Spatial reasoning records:
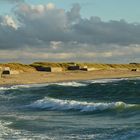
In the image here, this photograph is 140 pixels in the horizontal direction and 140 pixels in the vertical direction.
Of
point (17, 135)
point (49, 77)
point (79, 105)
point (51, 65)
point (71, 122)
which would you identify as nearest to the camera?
point (17, 135)

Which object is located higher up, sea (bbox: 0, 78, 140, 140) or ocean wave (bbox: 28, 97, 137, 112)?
ocean wave (bbox: 28, 97, 137, 112)

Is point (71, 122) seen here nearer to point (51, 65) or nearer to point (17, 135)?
point (17, 135)

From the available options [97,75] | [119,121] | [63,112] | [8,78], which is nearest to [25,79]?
[8,78]

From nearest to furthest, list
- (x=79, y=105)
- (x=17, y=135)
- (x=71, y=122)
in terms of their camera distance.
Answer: (x=17, y=135)
(x=71, y=122)
(x=79, y=105)

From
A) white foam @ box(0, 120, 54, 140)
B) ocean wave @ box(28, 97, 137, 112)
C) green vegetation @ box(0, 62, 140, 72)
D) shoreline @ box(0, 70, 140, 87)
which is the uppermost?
green vegetation @ box(0, 62, 140, 72)

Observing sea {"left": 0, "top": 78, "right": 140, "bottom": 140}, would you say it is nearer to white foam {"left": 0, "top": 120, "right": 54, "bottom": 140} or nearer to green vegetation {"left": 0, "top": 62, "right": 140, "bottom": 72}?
white foam {"left": 0, "top": 120, "right": 54, "bottom": 140}

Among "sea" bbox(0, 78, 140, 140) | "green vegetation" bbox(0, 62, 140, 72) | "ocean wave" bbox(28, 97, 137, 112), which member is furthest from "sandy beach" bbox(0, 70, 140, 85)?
"sea" bbox(0, 78, 140, 140)

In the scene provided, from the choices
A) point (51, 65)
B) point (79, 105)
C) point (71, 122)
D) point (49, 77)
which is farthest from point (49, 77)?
point (71, 122)

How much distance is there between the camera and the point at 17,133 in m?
22.7

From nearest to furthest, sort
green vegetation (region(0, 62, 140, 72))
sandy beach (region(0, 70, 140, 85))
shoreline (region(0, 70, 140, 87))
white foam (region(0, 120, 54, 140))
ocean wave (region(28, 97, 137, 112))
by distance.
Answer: white foam (region(0, 120, 54, 140)) < ocean wave (region(28, 97, 137, 112)) < shoreline (region(0, 70, 140, 87)) < sandy beach (region(0, 70, 140, 85)) < green vegetation (region(0, 62, 140, 72))

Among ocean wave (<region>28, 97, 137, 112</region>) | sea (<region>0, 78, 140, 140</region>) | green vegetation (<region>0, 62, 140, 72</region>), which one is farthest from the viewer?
green vegetation (<region>0, 62, 140, 72</region>)

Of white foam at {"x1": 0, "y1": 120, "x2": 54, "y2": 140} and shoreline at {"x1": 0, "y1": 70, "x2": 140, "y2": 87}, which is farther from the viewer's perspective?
shoreline at {"x1": 0, "y1": 70, "x2": 140, "y2": 87}

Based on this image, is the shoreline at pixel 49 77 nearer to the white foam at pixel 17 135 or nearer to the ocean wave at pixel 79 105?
the ocean wave at pixel 79 105

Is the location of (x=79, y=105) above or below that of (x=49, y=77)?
below
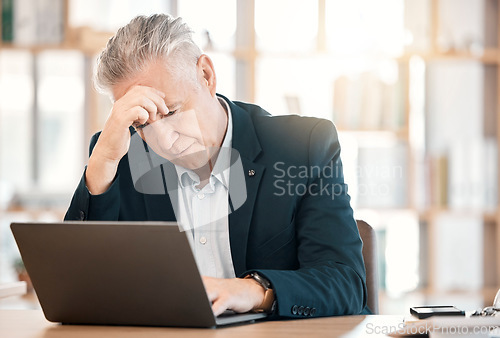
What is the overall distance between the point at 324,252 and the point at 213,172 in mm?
362

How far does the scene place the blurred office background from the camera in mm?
3297

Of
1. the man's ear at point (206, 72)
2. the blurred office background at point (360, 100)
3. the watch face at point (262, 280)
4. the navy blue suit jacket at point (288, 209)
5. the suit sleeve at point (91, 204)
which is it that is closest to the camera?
the watch face at point (262, 280)

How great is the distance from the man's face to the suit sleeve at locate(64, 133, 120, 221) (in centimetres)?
14

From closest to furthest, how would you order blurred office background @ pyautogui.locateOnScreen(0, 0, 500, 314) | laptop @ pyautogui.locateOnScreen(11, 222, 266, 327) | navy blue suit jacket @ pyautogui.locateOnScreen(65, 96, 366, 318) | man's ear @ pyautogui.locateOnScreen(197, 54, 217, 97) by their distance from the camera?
laptop @ pyautogui.locateOnScreen(11, 222, 266, 327) → navy blue suit jacket @ pyautogui.locateOnScreen(65, 96, 366, 318) → man's ear @ pyautogui.locateOnScreen(197, 54, 217, 97) → blurred office background @ pyautogui.locateOnScreen(0, 0, 500, 314)

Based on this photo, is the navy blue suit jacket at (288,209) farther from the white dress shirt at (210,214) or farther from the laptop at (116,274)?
the laptop at (116,274)

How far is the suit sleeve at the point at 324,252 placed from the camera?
1.24 meters

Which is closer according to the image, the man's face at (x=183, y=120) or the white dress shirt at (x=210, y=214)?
the man's face at (x=183, y=120)

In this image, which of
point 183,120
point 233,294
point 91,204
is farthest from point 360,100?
point 233,294

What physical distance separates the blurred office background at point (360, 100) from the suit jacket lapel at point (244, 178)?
1656mm

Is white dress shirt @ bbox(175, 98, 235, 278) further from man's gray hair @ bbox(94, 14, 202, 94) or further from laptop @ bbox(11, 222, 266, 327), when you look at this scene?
laptop @ bbox(11, 222, 266, 327)

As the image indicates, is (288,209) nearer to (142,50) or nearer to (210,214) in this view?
(210,214)

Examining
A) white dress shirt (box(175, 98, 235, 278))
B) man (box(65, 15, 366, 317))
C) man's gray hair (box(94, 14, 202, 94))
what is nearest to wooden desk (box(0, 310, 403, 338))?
man (box(65, 15, 366, 317))

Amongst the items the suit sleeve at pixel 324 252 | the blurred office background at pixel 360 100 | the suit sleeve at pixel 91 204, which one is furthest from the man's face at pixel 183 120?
the blurred office background at pixel 360 100

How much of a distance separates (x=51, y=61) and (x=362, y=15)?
155 cm
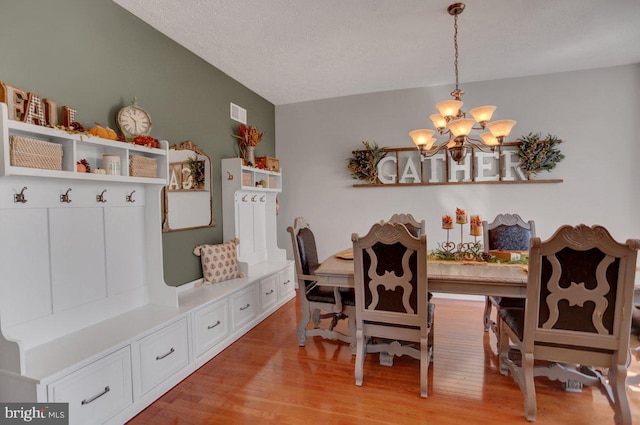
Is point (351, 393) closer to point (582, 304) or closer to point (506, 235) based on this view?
point (582, 304)

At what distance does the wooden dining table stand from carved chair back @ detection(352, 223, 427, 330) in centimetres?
15

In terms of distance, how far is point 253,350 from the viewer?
2.88 meters

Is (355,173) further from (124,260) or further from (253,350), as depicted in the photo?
(124,260)

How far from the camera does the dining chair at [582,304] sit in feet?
5.71

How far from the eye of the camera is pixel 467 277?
213 cm

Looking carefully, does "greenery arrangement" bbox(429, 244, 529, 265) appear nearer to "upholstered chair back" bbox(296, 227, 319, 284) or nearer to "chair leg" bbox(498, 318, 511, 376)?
"chair leg" bbox(498, 318, 511, 376)

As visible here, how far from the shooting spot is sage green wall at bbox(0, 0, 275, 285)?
187 centimetres

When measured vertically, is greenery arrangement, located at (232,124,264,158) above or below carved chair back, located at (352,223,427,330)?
above

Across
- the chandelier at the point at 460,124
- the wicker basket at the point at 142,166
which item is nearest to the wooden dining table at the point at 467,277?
the chandelier at the point at 460,124

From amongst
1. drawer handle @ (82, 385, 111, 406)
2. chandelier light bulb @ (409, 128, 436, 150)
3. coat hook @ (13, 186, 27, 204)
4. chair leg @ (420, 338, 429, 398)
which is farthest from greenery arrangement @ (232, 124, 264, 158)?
chair leg @ (420, 338, 429, 398)

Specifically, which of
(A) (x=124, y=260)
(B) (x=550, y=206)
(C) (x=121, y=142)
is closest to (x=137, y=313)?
(A) (x=124, y=260)

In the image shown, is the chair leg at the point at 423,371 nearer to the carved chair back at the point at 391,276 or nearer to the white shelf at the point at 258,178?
the carved chair back at the point at 391,276

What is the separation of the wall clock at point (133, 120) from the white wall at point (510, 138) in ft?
8.70

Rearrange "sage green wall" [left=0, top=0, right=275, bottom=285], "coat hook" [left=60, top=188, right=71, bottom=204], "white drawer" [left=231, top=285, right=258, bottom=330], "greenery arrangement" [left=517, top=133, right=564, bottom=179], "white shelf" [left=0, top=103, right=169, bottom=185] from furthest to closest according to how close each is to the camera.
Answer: "greenery arrangement" [left=517, top=133, right=564, bottom=179], "white drawer" [left=231, top=285, right=258, bottom=330], "coat hook" [left=60, top=188, right=71, bottom=204], "sage green wall" [left=0, top=0, right=275, bottom=285], "white shelf" [left=0, top=103, right=169, bottom=185]
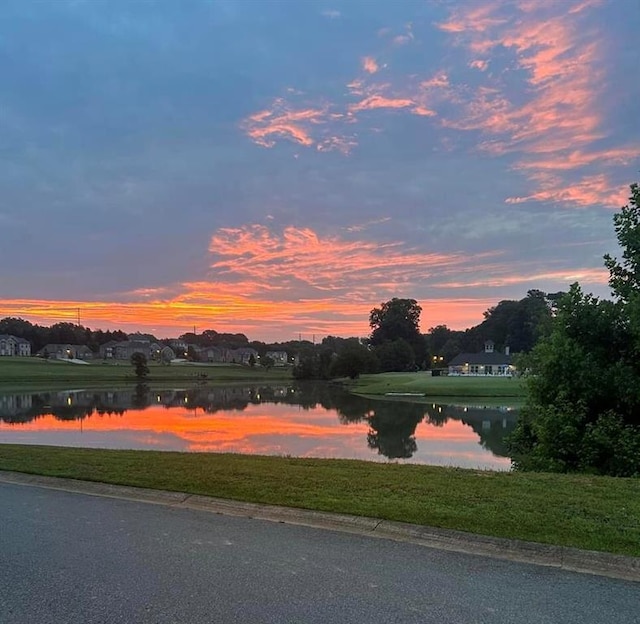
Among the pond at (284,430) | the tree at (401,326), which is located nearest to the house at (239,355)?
the tree at (401,326)

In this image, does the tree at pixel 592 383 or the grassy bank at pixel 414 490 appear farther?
the tree at pixel 592 383

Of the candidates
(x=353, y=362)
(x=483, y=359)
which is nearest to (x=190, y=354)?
(x=353, y=362)

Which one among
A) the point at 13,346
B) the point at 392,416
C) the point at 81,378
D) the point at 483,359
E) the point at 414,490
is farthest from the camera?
the point at 13,346

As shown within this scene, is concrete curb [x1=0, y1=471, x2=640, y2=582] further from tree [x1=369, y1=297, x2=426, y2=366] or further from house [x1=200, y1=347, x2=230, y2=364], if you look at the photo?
house [x1=200, y1=347, x2=230, y2=364]

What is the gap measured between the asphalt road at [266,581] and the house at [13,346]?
442 ft

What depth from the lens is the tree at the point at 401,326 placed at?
116438mm

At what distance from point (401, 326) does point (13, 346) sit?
286 feet

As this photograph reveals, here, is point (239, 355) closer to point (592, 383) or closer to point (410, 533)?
point (592, 383)

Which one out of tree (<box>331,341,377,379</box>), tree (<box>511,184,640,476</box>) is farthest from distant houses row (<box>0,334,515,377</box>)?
tree (<box>511,184,640,476</box>)

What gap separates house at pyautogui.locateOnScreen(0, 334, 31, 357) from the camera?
125 meters

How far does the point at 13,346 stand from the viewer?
128 meters

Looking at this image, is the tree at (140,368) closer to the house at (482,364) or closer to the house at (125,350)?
the house at (482,364)

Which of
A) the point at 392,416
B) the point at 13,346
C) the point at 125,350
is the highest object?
the point at 13,346

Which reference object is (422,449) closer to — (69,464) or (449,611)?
(69,464)
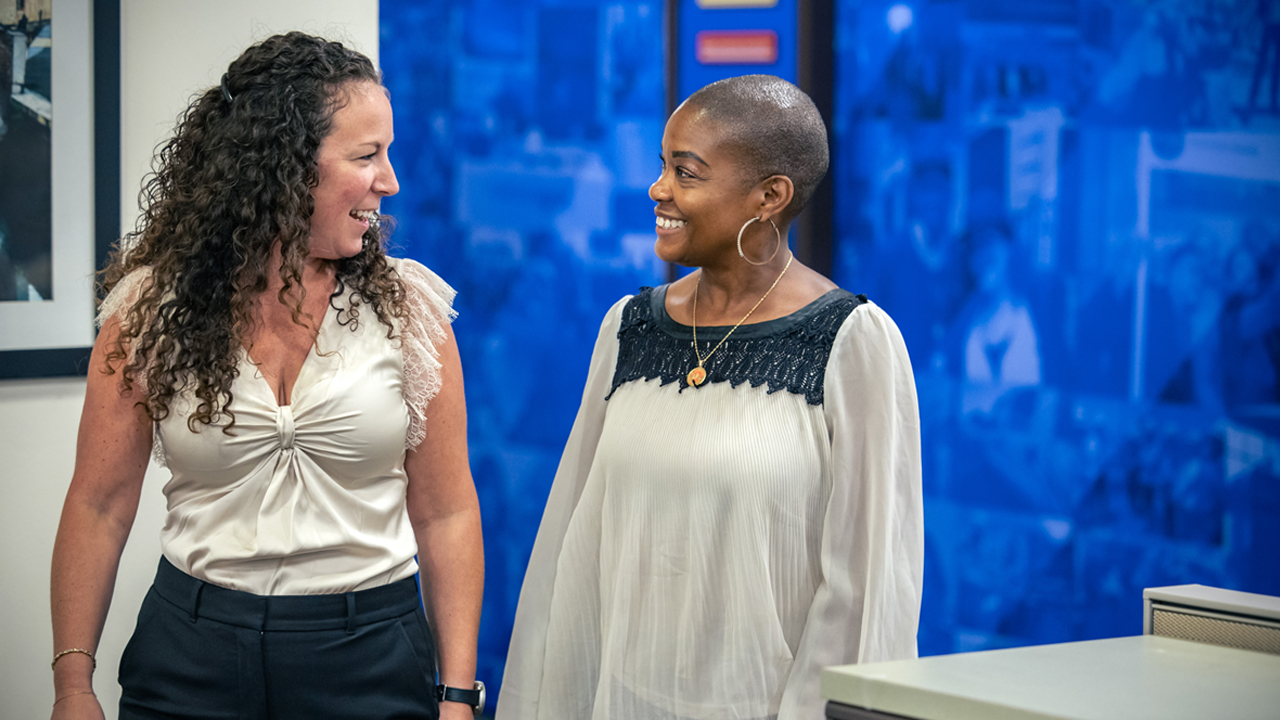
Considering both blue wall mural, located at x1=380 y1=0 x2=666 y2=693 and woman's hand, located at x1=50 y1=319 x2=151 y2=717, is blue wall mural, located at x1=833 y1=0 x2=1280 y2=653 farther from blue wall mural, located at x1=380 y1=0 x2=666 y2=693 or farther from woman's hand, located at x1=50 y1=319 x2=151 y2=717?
woman's hand, located at x1=50 y1=319 x2=151 y2=717

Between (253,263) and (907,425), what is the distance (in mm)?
1001

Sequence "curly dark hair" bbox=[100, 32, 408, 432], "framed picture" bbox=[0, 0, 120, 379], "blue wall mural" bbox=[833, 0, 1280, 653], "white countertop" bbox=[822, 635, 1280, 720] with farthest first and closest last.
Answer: "framed picture" bbox=[0, 0, 120, 379] → "blue wall mural" bbox=[833, 0, 1280, 653] → "curly dark hair" bbox=[100, 32, 408, 432] → "white countertop" bbox=[822, 635, 1280, 720]

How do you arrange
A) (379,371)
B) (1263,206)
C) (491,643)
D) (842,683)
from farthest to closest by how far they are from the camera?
(491,643), (1263,206), (379,371), (842,683)

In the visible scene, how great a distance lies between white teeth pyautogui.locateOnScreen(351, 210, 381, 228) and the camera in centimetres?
174

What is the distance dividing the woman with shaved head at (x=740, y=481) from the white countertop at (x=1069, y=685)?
0.34 metres

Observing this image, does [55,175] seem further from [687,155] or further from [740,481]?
[740,481]

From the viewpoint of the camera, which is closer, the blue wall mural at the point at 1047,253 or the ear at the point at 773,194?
the ear at the point at 773,194

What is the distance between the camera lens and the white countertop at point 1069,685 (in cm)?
108

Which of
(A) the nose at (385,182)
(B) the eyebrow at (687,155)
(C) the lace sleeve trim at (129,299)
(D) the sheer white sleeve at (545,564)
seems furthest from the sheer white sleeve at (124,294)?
(B) the eyebrow at (687,155)

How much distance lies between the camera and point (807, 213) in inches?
110

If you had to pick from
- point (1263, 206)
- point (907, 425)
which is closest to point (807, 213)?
point (1263, 206)

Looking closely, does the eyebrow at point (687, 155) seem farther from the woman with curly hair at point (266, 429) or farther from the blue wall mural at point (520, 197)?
the blue wall mural at point (520, 197)

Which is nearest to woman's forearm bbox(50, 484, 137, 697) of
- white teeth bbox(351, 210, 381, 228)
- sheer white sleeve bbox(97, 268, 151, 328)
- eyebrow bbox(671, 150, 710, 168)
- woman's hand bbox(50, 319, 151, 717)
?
woman's hand bbox(50, 319, 151, 717)

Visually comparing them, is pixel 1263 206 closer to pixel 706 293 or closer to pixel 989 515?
pixel 989 515
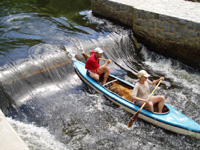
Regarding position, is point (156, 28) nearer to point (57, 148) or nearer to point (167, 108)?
point (167, 108)

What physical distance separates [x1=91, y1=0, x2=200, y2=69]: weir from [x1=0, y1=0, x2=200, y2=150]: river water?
1.13 feet

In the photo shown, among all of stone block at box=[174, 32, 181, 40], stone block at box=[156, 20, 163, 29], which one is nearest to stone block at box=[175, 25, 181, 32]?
stone block at box=[174, 32, 181, 40]

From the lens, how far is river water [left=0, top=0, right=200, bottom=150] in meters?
4.66

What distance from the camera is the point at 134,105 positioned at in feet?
16.5

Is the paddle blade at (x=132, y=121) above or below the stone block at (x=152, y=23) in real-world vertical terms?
below

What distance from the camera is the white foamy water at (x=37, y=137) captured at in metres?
4.36

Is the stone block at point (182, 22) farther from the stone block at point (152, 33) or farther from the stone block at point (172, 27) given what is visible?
the stone block at point (152, 33)

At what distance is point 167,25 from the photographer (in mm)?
6992

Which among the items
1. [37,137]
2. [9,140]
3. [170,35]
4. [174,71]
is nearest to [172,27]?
[170,35]

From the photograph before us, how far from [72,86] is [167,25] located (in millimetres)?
3521

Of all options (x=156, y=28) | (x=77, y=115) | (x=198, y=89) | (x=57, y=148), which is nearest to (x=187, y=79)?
(x=198, y=89)

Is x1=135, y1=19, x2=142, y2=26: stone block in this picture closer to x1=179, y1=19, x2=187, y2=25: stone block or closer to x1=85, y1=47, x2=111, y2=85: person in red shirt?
x1=179, y1=19, x2=187, y2=25: stone block

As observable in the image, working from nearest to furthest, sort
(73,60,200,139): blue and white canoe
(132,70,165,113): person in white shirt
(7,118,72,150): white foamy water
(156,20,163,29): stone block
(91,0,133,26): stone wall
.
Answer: (7,118,72,150): white foamy water → (73,60,200,139): blue and white canoe → (132,70,165,113): person in white shirt → (156,20,163,29): stone block → (91,0,133,26): stone wall

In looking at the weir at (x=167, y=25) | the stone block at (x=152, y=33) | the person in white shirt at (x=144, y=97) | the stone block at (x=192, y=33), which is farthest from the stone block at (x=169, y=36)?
the person in white shirt at (x=144, y=97)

-- GOAL --
Give back, exactly as written, the lines from the one with "At what distance is" to the last line.

-- WORKED SOLUTION --
At what distance is point 167,25 from the photographer (in mm)?
6992

Which among the items
1. [37,137]
2. [9,140]
3. [170,35]
4. [174,71]
is nearest to [172,27]?
[170,35]

From the photograph before us, how far from [72,86] is [167,25] located (in millimetres)?
3521

Of all options (x=156, y=28) | (x=77, y=115) | (x=198, y=89) | (x=57, y=148), which is nearest to (x=187, y=79)?
(x=198, y=89)

Is x1=135, y1=19, x2=142, y2=26: stone block in this picture closer to x1=179, y1=19, x2=187, y2=25: stone block or closer to x1=85, y1=47, x2=111, y2=85: person in red shirt?
x1=179, y1=19, x2=187, y2=25: stone block

As observable in the image, working from nearest to furthest, sort
(73,60,200,139): blue and white canoe
(132,70,165,113): person in white shirt
(7,118,72,150): white foamy water
(156,20,163,29): stone block
(91,0,133,26): stone wall
.
Answer: (7,118,72,150): white foamy water → (73,60,200,139): blue and white canoe → (132,70,165,113): person in white shirt → (156,20,163,29): stone block → (91,0,133,26): stone wall

In looking at the weir at (x=167, y=25) | the stone block at (x=152, y=33) | the person in white shirt at (x=144, y=97) | the stone block at (x=192, y=33), which is farthest from the stone block at (x=169, y=36)?
the person in white shirt at (x=144, y=97)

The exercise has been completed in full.